▶ [REQUIRED TASK A] In the stored rows, rewrite the lines from the one containing "Among all of" through the end of the rows, replacing "closest" with "nearest" and keeping everything else the same.

▶ [TEXT EXCERPT]

** start **

Written evidence submitted by Bethany Shiner
Written evidence submitted by Bethany Shiner, Lecturer in Law at Middlesex University, London to the Digital, Culture, Media and Sport Committee regarding its interim report on its inquiry into Disinformation and ‘fake news’
Executive Summary
This submission is made in response to the Committee’s statement within its interim report which welcomed submissions on the recommendations it had set out in that report. The reports by the Information Commissioner’s Office (ICO) and the Electoral Commission are also considered, as far as they are relevant to the Committee’s interim report. This submission is a summary of extracts from a forthcoming peer-reviewed article.[1]
- The current emphasis upon a few bad players (corporate and foreign interests) skews the narrative, for there would be no market for these techniques if politics did not invest in them. This must be also acknowledged.
- Proper consideration should be given to recent calls for a Code of Conduct of political online communication.
- However, this should not be confused with the ICO’s suggestion that a Code of Practice is developed along with social media platforms, political parties and the regulator as to the use of data in politics. This suggestion could enable private interests to agree forms of regulation.
- Comprehensive electoral law reform should be put on the legislative agenda. Although some of the proposed reforms enabling the Electoral Commission to better scrutinise campaign spending should be supported, a much more comprehensive review should be undertaken urgently.
- The DCMSC’s proposals for dealing with the use of micro-targeting to influence how people vote are helpful. However, more thought should be given to whether the DCMSC recommendations would give corporate interests the ultimate judgement as to which political advertisements should be disseminated online and which should not.
- Article 80(2) of the General Data Protection Regulations (GDPR) should be incorporated into the Data Protection Act 2018 as that would provide a much more effective mechanism for holding controllers to account for systemic practices because any body, organisation or association would have the right to lodge a complaint with the supervisory authority without first needing authority from individual data subjects.
Review of suggested reforms
- The fundamental issue does not relate to closing regulatory gaps but ensuring the political ecosystem balances out more fairly and imbues democratic principles like fairness and transparency. It seems that the scandal around data misuse for political purposes has served as an illustration of the huge distance between those elected to represent and those being represented - with companies exploiting that gulf for profit. Tweaking the regulatory system will not fix this problem. Focusing on whether, how or why the electorate is influenced misses the opportunity to think about how to make political communication more transparent, more honest, and more respectful of the electorate. Until we tackle this fundamental issue - whether through codes, regulations, or civil or criminal sanctions – the same campaign practices, marked by hyper-partisan messages, misleading information and, at times, disinformation, are likely to continue dominating the relationship the electorate has with its representatives.

** end **

Stored records:
** start **

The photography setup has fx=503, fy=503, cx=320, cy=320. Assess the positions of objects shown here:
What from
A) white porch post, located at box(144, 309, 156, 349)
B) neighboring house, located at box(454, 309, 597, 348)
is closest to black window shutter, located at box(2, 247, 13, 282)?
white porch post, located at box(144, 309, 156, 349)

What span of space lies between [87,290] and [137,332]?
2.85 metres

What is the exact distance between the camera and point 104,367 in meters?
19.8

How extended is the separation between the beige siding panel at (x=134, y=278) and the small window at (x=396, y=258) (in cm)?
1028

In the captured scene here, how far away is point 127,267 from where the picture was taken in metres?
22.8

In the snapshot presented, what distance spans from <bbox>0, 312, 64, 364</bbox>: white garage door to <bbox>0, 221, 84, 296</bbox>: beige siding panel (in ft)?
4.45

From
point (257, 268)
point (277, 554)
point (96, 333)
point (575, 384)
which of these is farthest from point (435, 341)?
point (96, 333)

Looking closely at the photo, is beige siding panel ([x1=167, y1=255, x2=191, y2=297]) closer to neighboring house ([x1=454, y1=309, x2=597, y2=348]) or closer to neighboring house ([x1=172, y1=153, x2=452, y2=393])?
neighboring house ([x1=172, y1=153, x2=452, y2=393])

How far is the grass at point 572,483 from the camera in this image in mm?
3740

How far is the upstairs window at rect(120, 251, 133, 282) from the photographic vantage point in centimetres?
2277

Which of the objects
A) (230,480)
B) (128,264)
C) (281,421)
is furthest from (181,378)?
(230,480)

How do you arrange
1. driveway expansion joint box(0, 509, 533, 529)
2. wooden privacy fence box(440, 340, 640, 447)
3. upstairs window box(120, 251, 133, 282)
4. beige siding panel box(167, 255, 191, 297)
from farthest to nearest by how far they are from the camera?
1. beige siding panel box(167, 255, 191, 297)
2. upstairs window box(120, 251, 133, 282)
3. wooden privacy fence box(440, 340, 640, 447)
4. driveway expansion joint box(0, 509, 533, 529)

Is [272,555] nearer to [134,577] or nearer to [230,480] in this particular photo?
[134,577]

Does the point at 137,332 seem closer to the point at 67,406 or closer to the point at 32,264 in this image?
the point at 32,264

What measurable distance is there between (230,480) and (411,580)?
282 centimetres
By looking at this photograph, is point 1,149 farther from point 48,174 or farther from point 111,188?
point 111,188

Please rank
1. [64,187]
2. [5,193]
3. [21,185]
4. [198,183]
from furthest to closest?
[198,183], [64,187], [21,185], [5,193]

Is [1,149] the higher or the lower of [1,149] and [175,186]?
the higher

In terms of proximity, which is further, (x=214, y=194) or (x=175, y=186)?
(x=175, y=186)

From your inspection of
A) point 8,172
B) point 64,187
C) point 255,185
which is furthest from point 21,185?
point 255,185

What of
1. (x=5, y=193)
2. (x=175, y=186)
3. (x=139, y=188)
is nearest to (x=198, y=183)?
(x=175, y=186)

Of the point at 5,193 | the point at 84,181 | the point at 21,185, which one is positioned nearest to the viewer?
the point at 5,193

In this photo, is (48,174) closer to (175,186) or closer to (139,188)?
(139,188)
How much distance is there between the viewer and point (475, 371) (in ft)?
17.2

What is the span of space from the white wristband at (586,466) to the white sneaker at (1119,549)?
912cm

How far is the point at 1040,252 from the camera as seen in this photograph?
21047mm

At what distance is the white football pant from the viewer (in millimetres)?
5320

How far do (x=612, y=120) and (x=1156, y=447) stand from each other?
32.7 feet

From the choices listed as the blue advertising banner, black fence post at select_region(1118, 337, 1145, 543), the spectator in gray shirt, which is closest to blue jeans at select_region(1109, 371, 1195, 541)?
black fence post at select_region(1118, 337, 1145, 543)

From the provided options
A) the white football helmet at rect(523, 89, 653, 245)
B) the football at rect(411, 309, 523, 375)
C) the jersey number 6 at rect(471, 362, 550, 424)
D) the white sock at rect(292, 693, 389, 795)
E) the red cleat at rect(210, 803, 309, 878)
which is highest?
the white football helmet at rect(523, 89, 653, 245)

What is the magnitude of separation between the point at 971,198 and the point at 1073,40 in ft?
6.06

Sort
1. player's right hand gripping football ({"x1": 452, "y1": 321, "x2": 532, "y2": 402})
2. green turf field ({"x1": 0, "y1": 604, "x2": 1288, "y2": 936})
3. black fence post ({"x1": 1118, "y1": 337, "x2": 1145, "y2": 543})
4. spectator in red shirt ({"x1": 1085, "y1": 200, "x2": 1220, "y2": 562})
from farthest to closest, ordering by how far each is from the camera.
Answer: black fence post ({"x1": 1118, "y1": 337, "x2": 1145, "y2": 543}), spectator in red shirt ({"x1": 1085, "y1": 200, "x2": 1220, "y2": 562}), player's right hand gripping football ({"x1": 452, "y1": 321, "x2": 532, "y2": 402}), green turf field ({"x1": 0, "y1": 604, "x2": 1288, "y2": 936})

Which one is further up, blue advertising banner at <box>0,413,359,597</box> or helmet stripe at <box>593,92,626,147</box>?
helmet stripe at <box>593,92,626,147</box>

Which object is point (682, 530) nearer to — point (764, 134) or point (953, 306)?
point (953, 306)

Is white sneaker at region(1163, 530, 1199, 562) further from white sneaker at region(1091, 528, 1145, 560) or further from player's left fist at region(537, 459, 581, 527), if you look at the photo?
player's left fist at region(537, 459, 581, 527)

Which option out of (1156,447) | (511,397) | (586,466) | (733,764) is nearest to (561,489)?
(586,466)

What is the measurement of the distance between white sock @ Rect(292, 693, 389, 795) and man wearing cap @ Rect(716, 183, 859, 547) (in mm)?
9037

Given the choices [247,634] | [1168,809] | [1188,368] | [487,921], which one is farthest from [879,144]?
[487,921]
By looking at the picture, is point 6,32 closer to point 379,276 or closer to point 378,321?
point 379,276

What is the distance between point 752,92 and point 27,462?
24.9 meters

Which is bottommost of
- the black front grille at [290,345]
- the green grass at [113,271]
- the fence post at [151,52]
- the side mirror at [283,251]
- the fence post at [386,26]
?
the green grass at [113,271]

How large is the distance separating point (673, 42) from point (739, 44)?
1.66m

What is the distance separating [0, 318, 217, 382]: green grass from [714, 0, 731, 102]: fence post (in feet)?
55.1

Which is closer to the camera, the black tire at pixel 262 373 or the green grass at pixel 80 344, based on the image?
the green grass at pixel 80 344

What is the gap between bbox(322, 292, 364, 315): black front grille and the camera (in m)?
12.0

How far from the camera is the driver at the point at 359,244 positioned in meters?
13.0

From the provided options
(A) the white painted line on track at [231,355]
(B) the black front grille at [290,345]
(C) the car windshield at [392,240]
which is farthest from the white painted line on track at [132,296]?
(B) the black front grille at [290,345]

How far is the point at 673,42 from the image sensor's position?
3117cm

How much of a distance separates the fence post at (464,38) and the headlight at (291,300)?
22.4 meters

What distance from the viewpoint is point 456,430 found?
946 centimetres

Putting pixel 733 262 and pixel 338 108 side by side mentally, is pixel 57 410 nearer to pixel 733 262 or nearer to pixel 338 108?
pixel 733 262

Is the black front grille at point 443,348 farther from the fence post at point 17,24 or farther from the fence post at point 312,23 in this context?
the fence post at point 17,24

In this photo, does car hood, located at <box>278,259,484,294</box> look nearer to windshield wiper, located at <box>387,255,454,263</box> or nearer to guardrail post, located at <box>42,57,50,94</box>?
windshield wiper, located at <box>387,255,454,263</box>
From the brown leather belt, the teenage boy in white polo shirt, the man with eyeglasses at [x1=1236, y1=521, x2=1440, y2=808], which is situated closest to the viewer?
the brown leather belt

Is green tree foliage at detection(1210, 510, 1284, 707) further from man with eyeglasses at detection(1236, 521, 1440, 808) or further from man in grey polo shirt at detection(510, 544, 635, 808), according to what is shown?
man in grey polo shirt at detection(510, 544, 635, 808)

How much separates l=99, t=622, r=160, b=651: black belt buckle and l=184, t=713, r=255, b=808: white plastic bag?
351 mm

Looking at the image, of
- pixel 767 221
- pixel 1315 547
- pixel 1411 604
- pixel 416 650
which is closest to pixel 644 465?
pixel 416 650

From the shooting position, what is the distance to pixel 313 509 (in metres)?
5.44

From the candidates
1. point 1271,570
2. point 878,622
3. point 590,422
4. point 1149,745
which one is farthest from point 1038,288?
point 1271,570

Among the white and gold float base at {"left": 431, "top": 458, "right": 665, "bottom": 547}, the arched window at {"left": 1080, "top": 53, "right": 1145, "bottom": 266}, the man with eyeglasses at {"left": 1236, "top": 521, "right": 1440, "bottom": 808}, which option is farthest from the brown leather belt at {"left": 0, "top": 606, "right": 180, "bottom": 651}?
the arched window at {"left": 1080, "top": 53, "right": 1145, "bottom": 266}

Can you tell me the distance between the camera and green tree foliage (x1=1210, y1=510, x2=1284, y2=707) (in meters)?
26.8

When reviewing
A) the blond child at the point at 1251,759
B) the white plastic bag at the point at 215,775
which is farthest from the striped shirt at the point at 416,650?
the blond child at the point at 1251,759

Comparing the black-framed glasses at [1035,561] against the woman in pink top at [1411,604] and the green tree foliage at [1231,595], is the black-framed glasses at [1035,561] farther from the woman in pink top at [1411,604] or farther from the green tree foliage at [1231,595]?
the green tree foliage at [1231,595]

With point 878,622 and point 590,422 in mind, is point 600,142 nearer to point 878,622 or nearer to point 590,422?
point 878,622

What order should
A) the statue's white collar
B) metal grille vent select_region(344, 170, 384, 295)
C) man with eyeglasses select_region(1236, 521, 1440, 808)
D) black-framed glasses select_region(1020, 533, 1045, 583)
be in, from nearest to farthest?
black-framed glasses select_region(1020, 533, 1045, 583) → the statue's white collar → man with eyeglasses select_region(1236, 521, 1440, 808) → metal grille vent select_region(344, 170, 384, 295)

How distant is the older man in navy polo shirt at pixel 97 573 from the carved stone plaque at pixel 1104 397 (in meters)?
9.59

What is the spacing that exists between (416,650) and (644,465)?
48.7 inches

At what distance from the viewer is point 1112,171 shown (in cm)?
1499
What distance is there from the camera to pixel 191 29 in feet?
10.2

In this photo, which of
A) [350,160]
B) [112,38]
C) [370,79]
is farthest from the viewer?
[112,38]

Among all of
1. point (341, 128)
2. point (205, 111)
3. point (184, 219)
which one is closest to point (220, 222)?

** end **

▶ [REQUIRED TASK B] Continue the written evidence on disinformation and the regulation of political campaigning from its last sentence.

▶ [EXERCISE RESPONSE A]
Among all of
1. point (341, 128)
2. point (205, 111)
3. point (184, 219)
which one is nearest to point (220, 222)?

▶ [EXERCISE RESPONSE B]
- Proper consideration should be given to whether there should be a Code of Conduct in political campaigning. The idea of a Code of Conduct to establish minimum standards of online communication has recently re-emerged in the Committee on Standards in Public Life review of intimidation in public life;[2] the Constitution Society report on data and democracy;[3] and, the ICO’s report on the use of data in politics.[4]
- Social media exposes the rules on political advertising to be inconsistent and inadequate in meeting the stated aim of controlling political advertising. Paid political campaign advertisements are banned from television and radio broadcast (party broadcasts are allowed because they are not classed as advertising) but political advertisements sent to individual voters on social media, however, are unregulated.[5] Although, the Neill Committee on Standards in Public Life recommended that a code of best practice should apply to political advertising in the non-broadcast media,[6] this was rejected by the Committee of Advertising Practice (that writes the Advertising Code).[7] In 2004, the Electoral Commission considered a legal framework for political advertisements but cautioned that such regulation would be inconsistent with other non-broadcasting advertising regulation and potentially conflict with free speech.[8] Even a regulatory code was considered “inappropriate and impractical…given the often complex and subjective nature of political claims.”[9] This anomaly means that an individual can complain about misleading claims on consumer and departmental[10] advertisements but political advertisements complained of being misleading, harmful or offensive cannot be investigated. If this is still the most desirable regulatory position, then it should once again be justified after careful consideration in light of the evidence presented to the DCMSC regarding online political advertising.
- The ICO called on THE Government to develop a statutory Code of Practice for the use of personal information in political campaigns which will form part of a broader legislative vehicle and contain guidance. The ICO seeks to promote dialogue between the regulators and the Government, and encourages a comprehensive reflection on corporate and political practices.
- From the perspective of the political establishment, the capacity to effectively persuade is critical to promoting their political agenda and reaching out to voters in an increasingly polarised and fast-paced political ecosystem. For the sake of promoting the core principles of open debate, transparency, trust, respect, responsibility and fairness something needs to give. Reform based only on commercial and individual wrongs neglects to fully embrace these principles and introduce them back into political communication with the electorate.
- Further, presenting Codes of Practice as a solution to the issue is problematic. Codes of Practice are generally non-binding, they cannot impose sanctions and there is no available remedy for breaching the Code of Practice. It would be “an unacceptable constitutional departure to allow private parties to agree a species of law between themselves” which Codes of Practice settled between political parties and overseen by the Electoral Commission (or any other regulator) would do.[11] This may be even more concerning when Codes include agreements with corporate parties as well. Another deeper problem relates to the chilling effect of Codes that can discourage certain behaviours that are not unlawful but are ruled-out of ‘best practice’ codes. It is the law that must be obeyed and Codes cannot act as substitutes in the absence of laws.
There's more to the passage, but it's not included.